On getting unstuck: “I let myself play or walk or eat or cry, whatever’s necessary. I go to a lecture, read, nap, doodle, write emails asking people for money. I sigh and wonder if I’ll ever finish the composition. I scroll and am reminded that reality is what I create with my own mind and thoughts. I continue.”
On open access: “Literary Nights funds itself through public grants and individual donors, and we want to keep it free and accessible, like the salon or library, a true space without transactional motives. A space radically inclusive that promotes radical self-expression.

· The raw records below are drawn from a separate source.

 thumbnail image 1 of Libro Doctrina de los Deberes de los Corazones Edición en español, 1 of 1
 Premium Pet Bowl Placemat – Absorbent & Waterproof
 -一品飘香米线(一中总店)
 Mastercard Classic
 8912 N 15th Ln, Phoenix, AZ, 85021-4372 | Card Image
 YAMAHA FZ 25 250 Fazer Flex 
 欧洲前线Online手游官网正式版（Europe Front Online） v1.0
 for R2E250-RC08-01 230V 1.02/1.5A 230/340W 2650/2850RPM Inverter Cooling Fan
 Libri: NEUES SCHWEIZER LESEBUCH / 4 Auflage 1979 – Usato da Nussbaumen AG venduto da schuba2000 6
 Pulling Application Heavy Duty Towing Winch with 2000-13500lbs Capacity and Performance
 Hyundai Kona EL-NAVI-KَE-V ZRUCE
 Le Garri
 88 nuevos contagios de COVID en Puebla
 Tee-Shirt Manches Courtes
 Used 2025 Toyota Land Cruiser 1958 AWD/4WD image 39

On fanfare: Saira’s short fiction chapbook, Late Stage, was published by DeRailleur Press in Brooklyn, New York. A 2023 Periplus Fellow, her work was also shortlisted for the 2023 Coppice Prize in short fiction and named a finalist for the Black Lawrence Press 2024 Immigrant Writing Series.

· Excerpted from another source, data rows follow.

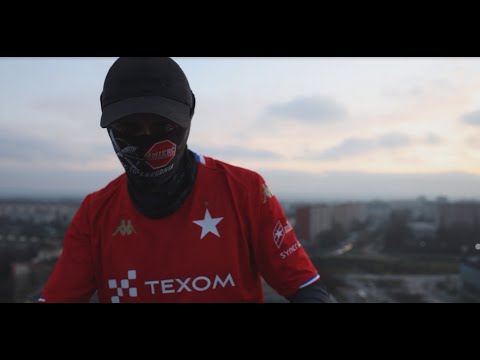 Gibon TKSG - Mizofobia  (Cuty: Dj Cutahead)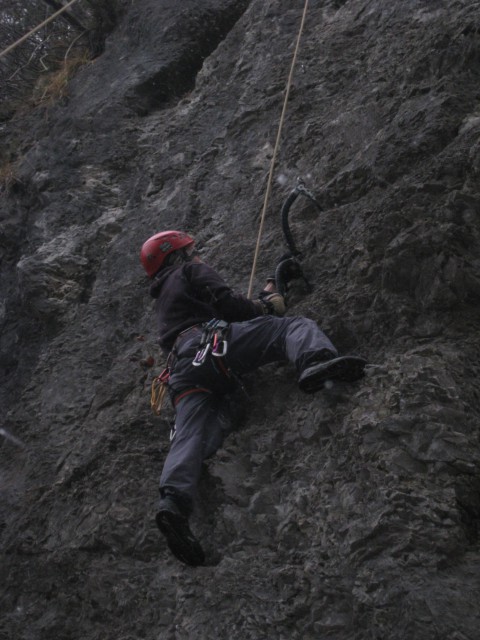 Božič v Znojilah 2008 - foto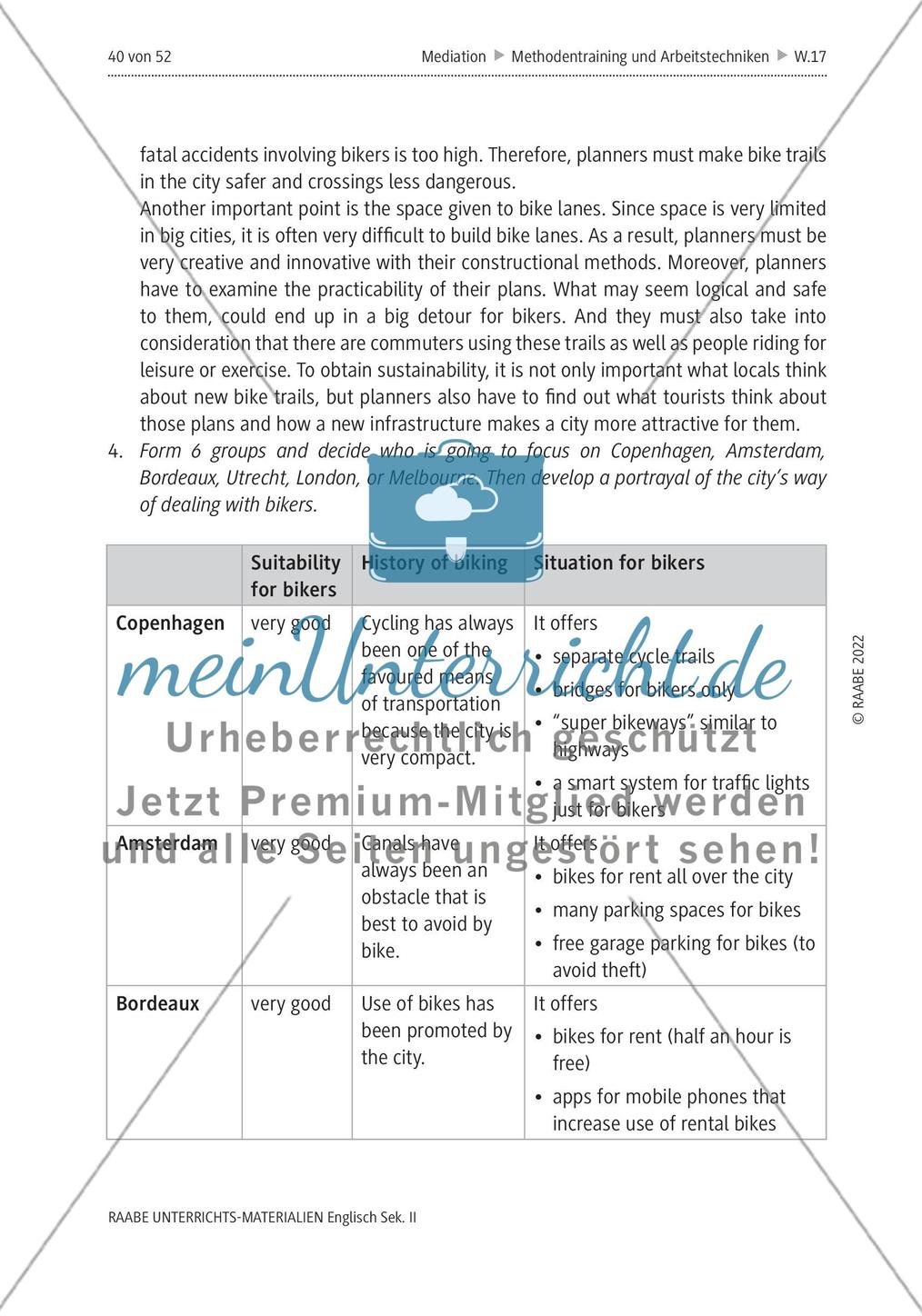 Mediating on urban themes – Topic4 Preview 4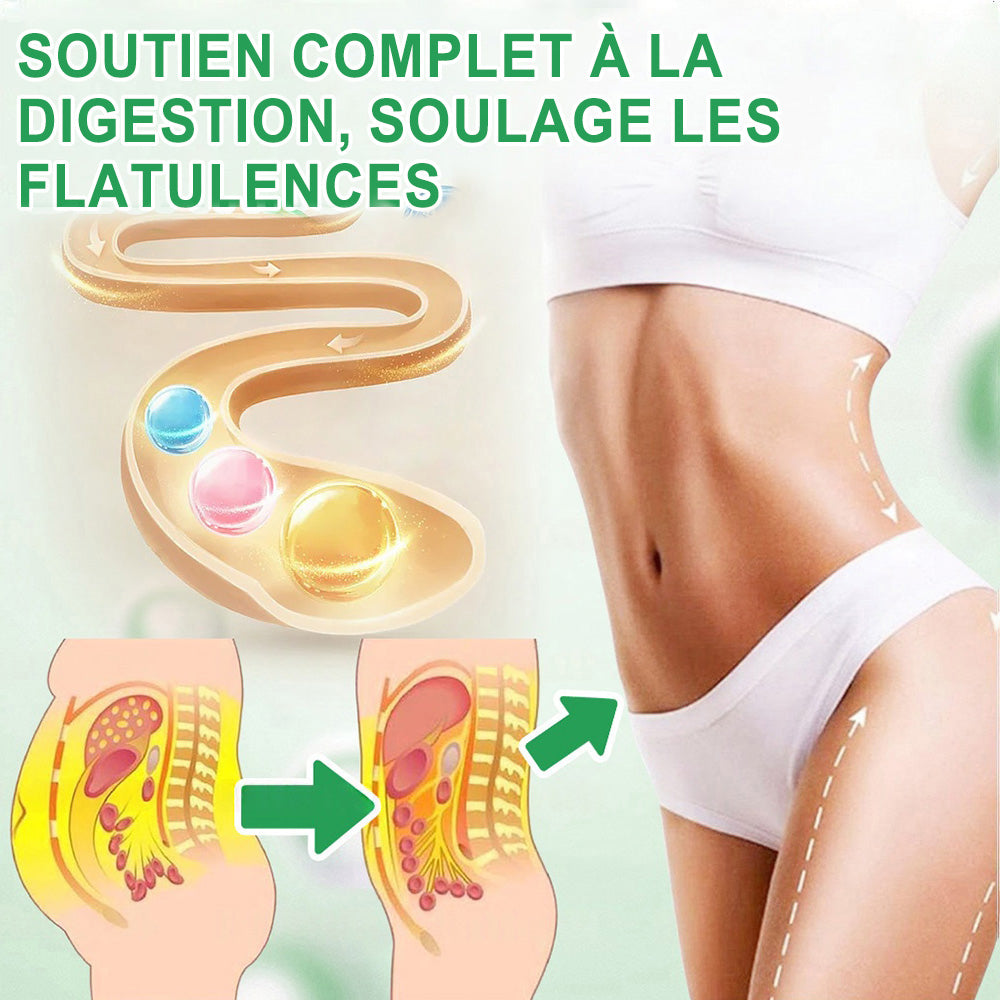 🔥 Nouveauté | Curalona® Patch Microneedle 10-en-1 – Berbérine & NAD+ pour le métabolisme, Bakuchiol pour la peau, Boswellia pour les articulations – Patch jour & nuit – 7 patchs – Résultats visibles en 7 jours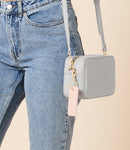 BagBase Boutique Key Clip-2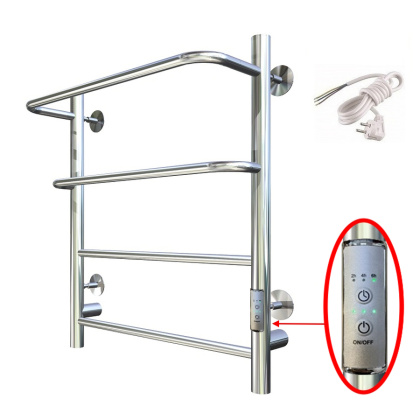 Полотенцесушитель Пэк сп 19 60х50 32 мм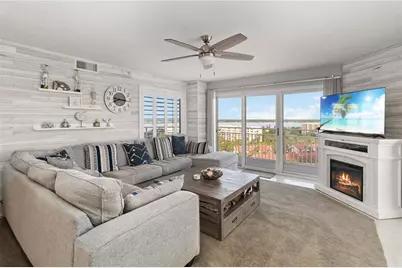 2967 S Atlantic Avenue #1001, Daytona Beach, FL 32118 - Photo 11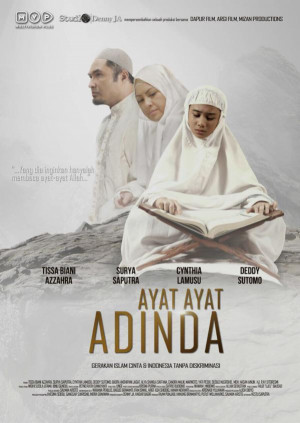 Ayat-Ayat Adinda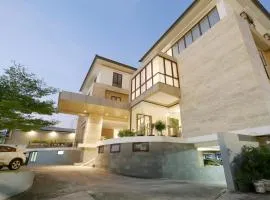 Plaza 54 Residence Jakarta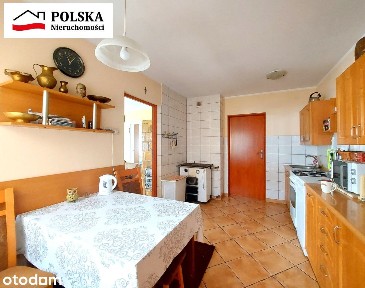 Dom i 2 działki budowlane Chynowie
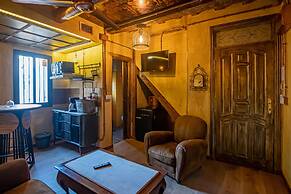 Apartamentos CV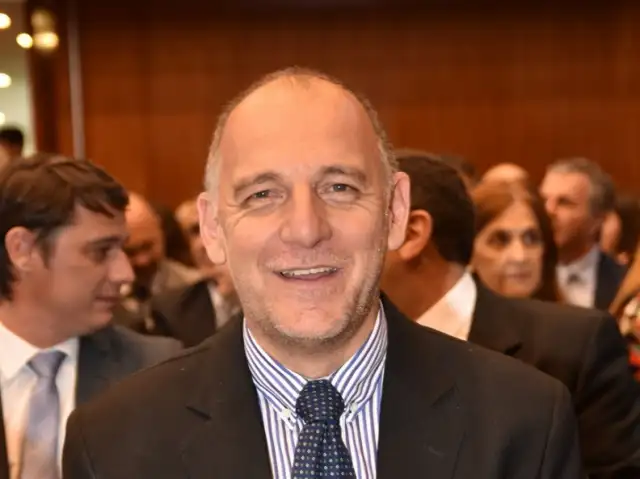 Dardo Tórtul sobre su incorporación al Tribunal: “Suma al debate y enriquece”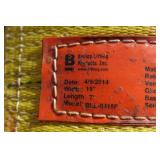 Bishop Pipeline Lifting Head with 7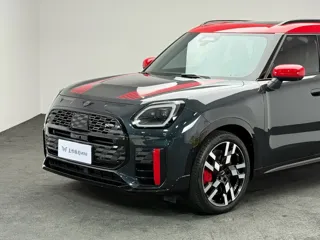 MINI JCW COUNTRYMAN 2024 купить из Китая, цена 6 928 000 ₽ — Suifenhe Auto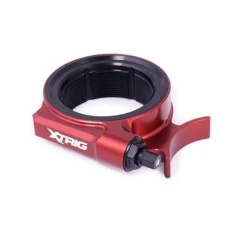 XTRIG РЕГУЛЯТОР НАПРУГИ WSTEPNEGO ПРУЖИНИ АМОРТИЗАТОРА ЗАД (PRELOAD ADJUSTER)  XTRIG FANTIC XE 125 '24; XX 125/250 '21-'25; RIEJU MR 300 '21-'24; YAMAHA YZ 125/250 '06-'25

On inspiration: “The writers, artists, teachers that have nurtured me and shared their secrets and methods, ones I have met through writing workshops and retreats and classes and recitations and the artists I have read and seen and worshipped and breathed in. These people exist all over the world and in Issaquah and across time. The women who inspire me and especially those who disturb me.”
Hometown: Somerset, New Jersey
Favorite place near Issaquah: “I walk the Rainier Trail daily, and I also love the patio in the back of Paisley’s Tea Room.”